▸ **Assignment A**:
Rework the bee text from "When discussing wildlife, the" down to "well-organised, and productive.", putting "leafcutter bees" in place of "carpenter bees".
▸ **Assignment B**:
Write what comes next in the text on bees and the bee crisis, picking up after its last sentence.

▸ **Exercise passage**:
The amazing behaviour of bees, their importance for the survival of mankind and the bee crisis.
When discussing wildlife, the generic term can mask a wealth of biodiversity. Just as the name we give to a species can trivialise its true value within an ecosystem. When we say ‘bee’, it’s usually in reference to the prototypical bee: the honeybee. There are obvious reasons for the honeybees’ flagship status. However the importance of their existence – and consequences of their extinction – go far beyond the sugary substance they’re famed for.
First of all, we shouldn’t forget that there are around 20,000 species of bees in the world. Besides the 44 different subspecies of honeybee, other families include bumblebees, mining bees, mason bees and carpenter bees to name a few. There’s a clear theme in the common names that we give them: they are workers. Hard-working, well-organised, and productive.

▸ **Dataset excerpts**:
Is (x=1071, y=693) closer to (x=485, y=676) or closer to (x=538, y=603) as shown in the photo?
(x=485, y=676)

* * *

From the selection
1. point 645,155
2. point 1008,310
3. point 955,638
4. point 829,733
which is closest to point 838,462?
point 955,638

==

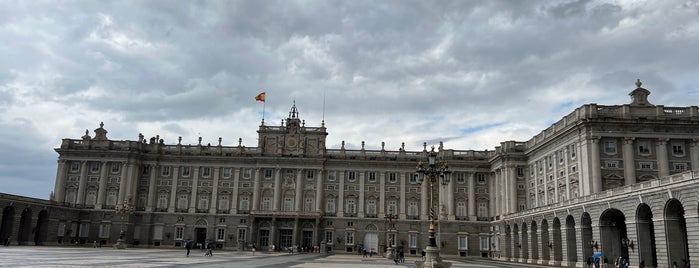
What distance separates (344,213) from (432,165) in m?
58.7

▸ **Response box A**:
When discussing wildlife, the generic term can mask a wealth of biodiversity. Just as the name we give to a species can trivialise its true value within an ecosystem. When we say ‘bee’, it’s usually in reference to the prototypical bee: the honeybee. There are obvious reasons for the honeybees’ flagship status. However the importance of their existence – and consequences of their extinction – go far beyond the sugary substance they’re famed for.
First of all, we shouldn’t forget that there are around 20,000 species of bees in the world. Besides the 44 different subspecies of honeybee, other families include bumblebees, mining bees, mason bees and leafcutter bees to name a few. There’s a clear theme in the common names that we give them: they are workers. Hard-working, well-organised, and productive.

▸ **Response box B**:
Over the years bees have attracted the attention of great thinkers, such as Aristotle, for their complex sociality and collaboration. The most advanced examples are species that live within eusocial colonies, which display remarkable levels of cooperation between reproductive and nonreproductive adults. While this is the case for some species, other bees are solitary in their behaviour. For solitary bees, there is no division of labour. No queens, no drones, no workers. It is down to the female to construct her own nest. But there was another behaviour, this time in honeybees, that even Aristotle struggled to get his head around: the bee dance. It was observed that a honeybee, returning to the hive, would perform a bizarre dance for the rest of the swarm.
This involves the bee moving in a figure of eight and shaking its tail. First to explain the purpose of what is aptly known as the ‘waggle dance’ was Karl von Frisch. Through a series of ingenious experiments he discovered that the dance was, in fact, a remarkable form of communication. Essentially, the dance enables an individual bee to pass on information about the precise location of a food source to the rest of the hive.
Bees have adapted to use polarised light as a navigating system. They can orientate themselves with the sun, even on a cloudy day. To indicate the direction of a rich food source the bee dances along a specific angle. This corresponds to the angle of the bee’s flight path in relation to the sun. Not only that, but the speed at which the bee shakes its tail during the dance actually tells other bees the distance of the food source from the hive.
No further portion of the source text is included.